— start Page text —
Chapter 13. Introduction to Sharding

This chapter covers how to scale with MongoDB:

  • What sharding is and the components of a cluster

  • How to configure sharding

  • The basics of how sharding interacts with your application

Introduction to Sharding

Sharding refers to the process of splitting data up across machines; the term partitioning is also sometimes used to describe this concept. By putting a subset of data on each machine, it becomes possible to store more data and handle more load without requiring larger or more powerful machines, just a larger quantity of less-powerful machines.

Manual sharding can be done with almost any database software. Manual sharding is when an application maintains connections to several different database servers, each of which are completely independent. The application manages storing different data on different servers and querying against the appropriate server to get data back. This approach can work well but becomes difficult to maintain when adding or removing nodes from the cluster or in the face of changing data distributions or load patterns.

MongoDB supports autosharding, which tries to both abstract the architecture away from the application and simplify the administration of such a system. MongoDB allows your application to ignore the fact that it isn’t talking to a standalone MongoDB server, to some extent. On the operations side, MongoDB automates balancing data across shards and makes it easier to add and remove capacity.

Sharding is the most difficult and complex way of configuring MongoDB, both from a development and operational point of view. There are many components to configure and monitor and data moves around the cluster automatically. You should be comfortable with standalone servers and replica sets before attempting to deploy or use a sharded cluster.

Understanding the Components of a Cluster

MongoDB’s sharding allows you to create a cluster of many machines (shards) and break up your collection across them, putting a subset of data on each shard. This allows your application to grow beyond the resource limits of a standalone server or replica set.

Note

Many people are confused about the difference between replication and sharding. Remember that replication creates an exact copy of your data on multiple servers, so every server is a mirror-image of every other server. Conversely, every shard contains a different subset of data.

One of the goals of sharding is to make a cluster of 5, 10, or 1,000 machines look like a single machine to your application. To hide these details from the application, we run a routing process called mongos in front of the shards. This router keeps a “table of contents” that tells it which shard contains which data. Applications can connect to this router and issue requests normally, as shown in Figure 13-1. The router, knowing what data is on which shard, is able to forward the requests to the appropriate shard(s). If there are responses to the request, the router collects them, merges them, and sends them back to the application. As far as the application knows, it’s connected to a stand-alone mongod, as in Figure 13-2.
— end Page text —
— start Data provided —
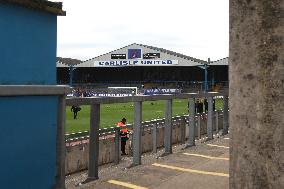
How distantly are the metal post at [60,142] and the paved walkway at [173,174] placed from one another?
1590 millimetres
— end Data provided —
### Problem details
Rewrite the passage of the sharding chapter starting with "MongoDB’s sharding allows" and going on through "or replica set.", substituting "dataset" for "collection".

### Output below
MongoDB’s sharding allows you to create a cluster of many machines (shards) and break up your dataset across them, putting a subset of data on each shard. This allows your application to grow beyond the resource limits of a standalone server or replica set.